Der Spanier Locomalito hat ein Gespür für Nostalgie.
Seit 10 Jahren veröffentlicht er kostenlose Retrospiele.
Wer regelmäßig zu Gast bei Superlevel ist, wird hier schon einmal den Namen Locomalito gelesen haben. Acht seiner Spiele fanden in den letzten fünf Jahren ihren Weg auf unsere Seite. Das ist kein Zufall, denn der Spanier bedient genau die Nische, in der auch wir uns bewegen. Sein Schaffen ist geprägt von authentisch inszenierten Retrospielen und einer beispiellosen Hingabe für seine Leidenschaft.
Über ein Dutzend Spiele hat er über die letzten Jahre veröffentlicht. Jedes davon ist eine Liebeserklärung an eine vergangene Ära. “Ich vertiefe mich in Dinge, die ich liebe. Es ist leicht, so einen Nachmittag zu verbringen, Fotos anzuschauen, zu lesen, alte Filme zu schauen. Und manchmal fühlt es sich das wirklich wie Archäologie an.”

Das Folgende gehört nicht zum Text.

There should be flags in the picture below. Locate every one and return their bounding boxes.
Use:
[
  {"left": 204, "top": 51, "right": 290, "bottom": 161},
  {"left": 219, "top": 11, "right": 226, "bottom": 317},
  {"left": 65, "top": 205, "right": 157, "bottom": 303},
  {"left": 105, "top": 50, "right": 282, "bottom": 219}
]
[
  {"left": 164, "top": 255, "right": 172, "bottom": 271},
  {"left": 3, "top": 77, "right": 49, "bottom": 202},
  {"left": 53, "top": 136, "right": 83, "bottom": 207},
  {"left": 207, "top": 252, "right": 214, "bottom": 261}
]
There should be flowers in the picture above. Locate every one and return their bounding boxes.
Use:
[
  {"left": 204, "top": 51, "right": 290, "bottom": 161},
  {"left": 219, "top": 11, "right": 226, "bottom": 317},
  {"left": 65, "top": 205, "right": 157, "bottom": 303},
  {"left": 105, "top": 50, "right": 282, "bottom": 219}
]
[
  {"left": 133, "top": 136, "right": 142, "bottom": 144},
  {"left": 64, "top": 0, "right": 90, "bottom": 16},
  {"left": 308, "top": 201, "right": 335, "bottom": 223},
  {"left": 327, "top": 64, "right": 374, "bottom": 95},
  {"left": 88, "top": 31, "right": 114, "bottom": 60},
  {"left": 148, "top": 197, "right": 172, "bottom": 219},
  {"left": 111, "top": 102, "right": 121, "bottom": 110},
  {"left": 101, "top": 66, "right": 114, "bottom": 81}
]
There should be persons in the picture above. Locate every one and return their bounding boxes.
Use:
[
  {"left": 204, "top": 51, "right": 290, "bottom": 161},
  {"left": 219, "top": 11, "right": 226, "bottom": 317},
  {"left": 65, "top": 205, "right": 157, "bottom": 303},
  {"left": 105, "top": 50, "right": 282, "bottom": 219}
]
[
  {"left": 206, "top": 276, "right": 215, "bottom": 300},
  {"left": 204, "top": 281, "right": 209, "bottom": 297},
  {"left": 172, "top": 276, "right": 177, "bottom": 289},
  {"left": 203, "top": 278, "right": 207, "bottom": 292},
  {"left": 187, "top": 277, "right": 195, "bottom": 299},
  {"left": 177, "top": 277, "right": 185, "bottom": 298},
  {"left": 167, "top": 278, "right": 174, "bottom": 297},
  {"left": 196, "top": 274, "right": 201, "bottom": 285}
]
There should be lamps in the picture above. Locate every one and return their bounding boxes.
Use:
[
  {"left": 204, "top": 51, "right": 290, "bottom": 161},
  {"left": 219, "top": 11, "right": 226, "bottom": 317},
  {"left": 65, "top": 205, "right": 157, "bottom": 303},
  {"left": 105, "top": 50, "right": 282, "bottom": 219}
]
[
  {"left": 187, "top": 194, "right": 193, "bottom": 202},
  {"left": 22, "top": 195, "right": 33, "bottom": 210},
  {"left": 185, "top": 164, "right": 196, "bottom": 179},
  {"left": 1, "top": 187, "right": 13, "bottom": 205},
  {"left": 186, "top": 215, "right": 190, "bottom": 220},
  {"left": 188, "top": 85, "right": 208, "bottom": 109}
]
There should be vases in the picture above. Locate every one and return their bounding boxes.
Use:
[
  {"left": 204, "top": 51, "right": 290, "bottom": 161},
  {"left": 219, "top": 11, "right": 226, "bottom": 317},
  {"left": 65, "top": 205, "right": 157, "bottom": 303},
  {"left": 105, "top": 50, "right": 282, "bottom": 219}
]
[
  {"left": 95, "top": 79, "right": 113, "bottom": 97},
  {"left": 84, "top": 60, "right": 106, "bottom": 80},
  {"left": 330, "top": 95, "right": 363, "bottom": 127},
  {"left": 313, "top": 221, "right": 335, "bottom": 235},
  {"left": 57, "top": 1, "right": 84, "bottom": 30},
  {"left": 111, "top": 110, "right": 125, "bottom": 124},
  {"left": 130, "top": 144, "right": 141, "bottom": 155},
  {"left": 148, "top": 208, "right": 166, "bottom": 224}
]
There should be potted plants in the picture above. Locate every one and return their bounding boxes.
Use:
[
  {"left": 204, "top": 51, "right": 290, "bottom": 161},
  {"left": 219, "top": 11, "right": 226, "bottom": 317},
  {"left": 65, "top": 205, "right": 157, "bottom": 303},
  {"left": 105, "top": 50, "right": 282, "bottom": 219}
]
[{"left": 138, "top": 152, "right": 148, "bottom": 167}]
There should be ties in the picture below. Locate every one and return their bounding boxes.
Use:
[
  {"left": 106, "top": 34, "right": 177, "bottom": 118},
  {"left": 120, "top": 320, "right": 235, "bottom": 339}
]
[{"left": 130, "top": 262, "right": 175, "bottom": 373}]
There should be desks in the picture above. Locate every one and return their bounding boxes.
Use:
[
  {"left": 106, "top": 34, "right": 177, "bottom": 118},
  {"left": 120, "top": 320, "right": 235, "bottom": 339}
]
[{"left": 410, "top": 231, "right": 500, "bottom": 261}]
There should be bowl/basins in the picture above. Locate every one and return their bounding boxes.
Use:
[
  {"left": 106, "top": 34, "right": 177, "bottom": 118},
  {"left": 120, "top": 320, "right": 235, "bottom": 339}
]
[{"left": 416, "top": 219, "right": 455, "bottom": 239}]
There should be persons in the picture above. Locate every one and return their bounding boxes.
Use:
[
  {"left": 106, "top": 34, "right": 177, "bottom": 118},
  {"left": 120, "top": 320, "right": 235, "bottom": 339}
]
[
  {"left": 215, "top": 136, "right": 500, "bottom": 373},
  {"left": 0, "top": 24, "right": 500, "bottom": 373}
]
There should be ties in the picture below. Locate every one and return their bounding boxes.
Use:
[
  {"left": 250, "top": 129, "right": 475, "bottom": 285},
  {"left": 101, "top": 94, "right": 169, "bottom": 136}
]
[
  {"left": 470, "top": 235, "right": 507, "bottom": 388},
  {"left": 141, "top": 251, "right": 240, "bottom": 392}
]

“There are many cool things about the arcade culture that home systems can’t achieve”
Locomalito wuchs Ende der 80er-Jahre in Spanien auf. Das goldene Zeitalter der Arcadehallen neigte sich gerade seinem Ende zu und so verbrachte er seine Zeit an den Automaten von Shinobi, Double Dragon und OutRun. Es ist eine Zeit, die sein Schaffen bis heute prägt. Jedes seiner eigenen Spiele blickt wie mit einer Lupe auf diese Zeit zurück. Einmal habe er eine Liste seiner Lieblingsspiele erstellt, die auf über 1000 Einträge kam. Darunter befinden sich Klassiker wie Turrican und R-Type, aber auch eher obskures wie Monster Maulers und Chelnov.
“Ich bin stets mit all meinen Lieblingssystemen im Kontakt geblieben, meistens über Emulatoren, aber auch durch ein paar erhaltene Maschinen.” Dass Locomalito nie nur einem System die Treue gehalten hat, spiegelt sich in der Vielfalt seiner eigenen Spiele wieder. Jedes wirkt wie ein Blick auf eine andere Ära, ein anderes Genre, einen anderen Stil. “Ich imitiere die alten Systeme nicht vollständig, aber versuche nah dran zu sein. Das Gefühl muss dasselbe sein – mit dem Vorbehalt, einige unschöne Limitierungen ausbessern zu können.”
Was bei Spielen wie Shovel Knight gelobt wird, gelingt Locomalito mit jedem einzelnen seiner Titel: Es sind Spiele, die sich anfühlen wie damals. Aber es ist keine rein oberflächliche Nostalgie. Stattdessen destilliert er die romantisierte Erinnerung und modernisiert sie fast unsichtbar dort, wo es nötig ist. Seine Detailverliebtheit beschränkt sich nicht auf die Grafik und den Sound. DVD-Covers und Anleitungshefte, Trailer mit Stop-Motion-Animationen und Making-ofs.
“Es gibt bestimmte Farben, Kontraste und Sounds, die in dieser Kombination aus Pixelart und Chiptune ganz besonders charmant sind. Ich mag die Farbpaletten und technischen Einschränkungen, während Gryzor87 die Soundchips liebt.” Gryzor87 ist das Pseudonym seines guten Freundes, der für die Musik zuständig ist. Während eines Projekts treffen die beiden sich immer wieder zum Spielen und tauschen Ideen und Inspirationsquellen aus. Filme, Bücher, Bilder.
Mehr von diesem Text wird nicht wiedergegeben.